Испытывая потребность найти отдохновение от вечного страха, и ночами ходил развлекаться к «родственным душам», и незаметно меня стала окутывать отвратительная атмосфера; она стала «приложением» к моей жизни и постепенно это «приложение» весьма заметно обозначилось, так что, когда Хорики обратил на это внимание, я испугался, мне стало тошно. Выражаясь грубо, я изучал женщин по проституткам и заметно в этом преуспел. Кстати, учеба на таком материале, будучи самой суровой, одновременно и самая эффективная. Так вот, запах женщин стал преследовать меня, и они (женщины вообще, не только проститутки) инстинктивно чувствовали это и сами льнули ко мне. В результате мой стиль жизни в этой непристойной, позорной атмосфере, вызванный вечным страхом перед себе подобными, казался иным куда более заметным, чем первопричина.

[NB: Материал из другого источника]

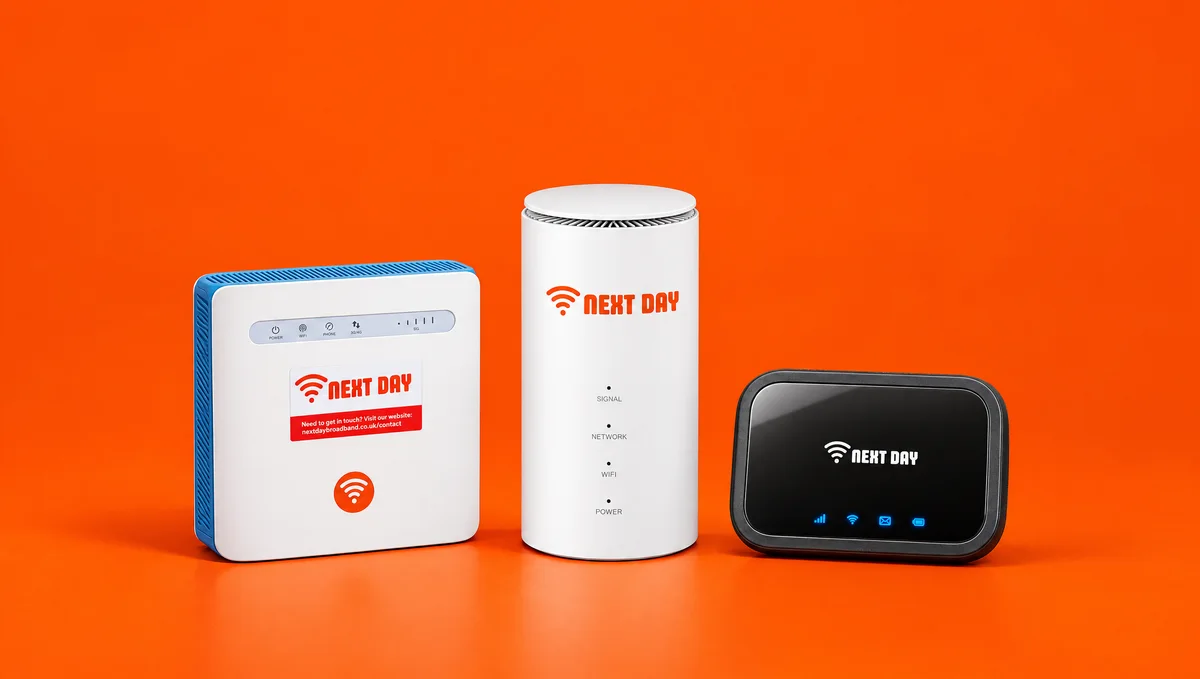 The three Next Day Broadband routers on an orange studio backdrop: Everyday, Everyday Plus and On-The-Go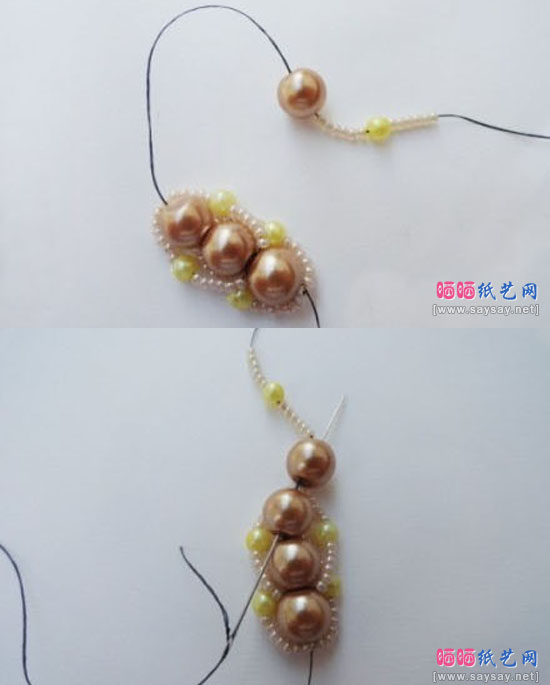 有点复杂由众多珠子串出的手链项链手工制作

То, что Хорики когда-то высказал почти как комплимент, со временем обернулось былью. Наивное письмо девочки из кафе... Долгие променады двадцатилетней генеральской дочки, моей соседки: в те минуты, когда я уходил в гимназию или возвращался из нее, она, слегка подкрасившись, бесцельно вертелась у ворот дома... Служанка из ресторанчика, где я иногда столовался, — причем там я всегда молчал... И еще дочь владельца табачной лавки, подававшая мне сигареты, а в пачках я затем обнаруживал и что-нибудь еще... Девушка, оказавшаяся рядом в кресле в театре Кабуки... И то можно вспомнить, как однажды я возвращался поздно ночью в электричке, изрядно захмелевший, и некая особа... А письмо от дальней родственницы с излияниями любовных томлений, совершенно неожиданное... Да еще куколка, скорее всего самодельная, появившаяся у меня в комнате в мое отсутствие... И так далее, и тому подобное. Притом сам я всегда был крайне пассивен, ничего более, собственно, не было, события дальше не разворачивались, и все-таки нечто во мне заставляло женщин желать меня — и это не бахвальство, а непреложный факт. Не только Хорики, но и другие говорили мне о том же; а сам я углядел во всем этом что-то оскорбительное и мгновенно охладел к развлечениям с проститутками.